The vDSP library is about 30 years old (and its direct predecessors were a decade or two older than that); optimizing compilers were not always as good as they are today. If someone were writing a vDSP-like library from scratch today, they might not include some of these operations (or they might--a function call is still a little bit tidier than a for loop, depending on your taste).
There's also an aspect of future-proofing. If Apple launches the M3000 processor tomorrow, with a special "add 1000 doubles at once" instruction, Accelerate will be updated to take advantage of that and your app will benefit automatically.¹ Autovectorizer work in the compiler sometimes lags somewhat behind what hand-tuned libraries can provide, and you would at least have to recompile your app to benefit, plus handle detecting the instruction and falling back to a different implementation.

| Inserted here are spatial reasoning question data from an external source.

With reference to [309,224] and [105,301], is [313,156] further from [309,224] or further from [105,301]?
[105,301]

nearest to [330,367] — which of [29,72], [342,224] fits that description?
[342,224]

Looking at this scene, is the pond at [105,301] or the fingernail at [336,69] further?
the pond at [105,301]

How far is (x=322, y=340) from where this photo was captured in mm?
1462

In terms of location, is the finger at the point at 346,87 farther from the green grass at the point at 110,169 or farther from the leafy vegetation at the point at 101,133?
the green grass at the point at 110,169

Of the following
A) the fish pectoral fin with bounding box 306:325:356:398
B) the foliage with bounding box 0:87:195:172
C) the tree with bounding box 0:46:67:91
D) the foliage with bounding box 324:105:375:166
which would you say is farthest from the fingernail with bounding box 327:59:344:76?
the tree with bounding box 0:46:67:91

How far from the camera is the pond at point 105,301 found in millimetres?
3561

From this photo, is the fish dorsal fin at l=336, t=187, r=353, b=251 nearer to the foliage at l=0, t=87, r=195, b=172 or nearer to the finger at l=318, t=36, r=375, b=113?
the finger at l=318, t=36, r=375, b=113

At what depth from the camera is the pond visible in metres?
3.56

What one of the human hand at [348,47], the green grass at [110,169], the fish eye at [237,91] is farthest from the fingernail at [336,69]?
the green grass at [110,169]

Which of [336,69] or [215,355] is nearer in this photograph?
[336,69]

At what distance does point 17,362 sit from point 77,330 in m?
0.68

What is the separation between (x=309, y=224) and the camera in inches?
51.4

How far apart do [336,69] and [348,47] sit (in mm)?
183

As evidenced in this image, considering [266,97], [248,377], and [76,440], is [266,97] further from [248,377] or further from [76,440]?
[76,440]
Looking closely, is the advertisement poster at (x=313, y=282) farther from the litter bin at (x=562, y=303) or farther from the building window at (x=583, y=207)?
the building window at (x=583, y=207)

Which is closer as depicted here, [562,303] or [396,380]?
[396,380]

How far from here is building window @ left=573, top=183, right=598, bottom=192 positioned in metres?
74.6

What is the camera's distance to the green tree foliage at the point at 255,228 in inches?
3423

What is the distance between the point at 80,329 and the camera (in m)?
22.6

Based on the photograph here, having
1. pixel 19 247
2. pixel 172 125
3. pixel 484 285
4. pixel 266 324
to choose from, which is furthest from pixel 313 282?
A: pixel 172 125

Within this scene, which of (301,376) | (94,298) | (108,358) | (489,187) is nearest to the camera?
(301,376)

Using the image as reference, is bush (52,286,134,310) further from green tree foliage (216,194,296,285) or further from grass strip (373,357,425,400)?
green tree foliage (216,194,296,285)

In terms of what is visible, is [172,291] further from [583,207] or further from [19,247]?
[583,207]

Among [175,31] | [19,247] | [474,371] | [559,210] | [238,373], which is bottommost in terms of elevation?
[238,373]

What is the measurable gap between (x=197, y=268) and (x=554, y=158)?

¹ This example is contrived, but only a little. If, when Apple shipped the first 64b Intel MacBook Pro in 2007, you compiled an app that used vDSP_vaddD
(the C equivalent of your vDSP.add()
call), and then never updated it, it would have gone twice as fast (cycle for cycle) when Haswell shipped in 2013, and then twice as fast again on an AVX-512 machine without you ever needing to recompile the binary, without you needing to select between different implementations for different micro-architectures, or even be aware that it was possible, and without users needing to do anything. That has real value.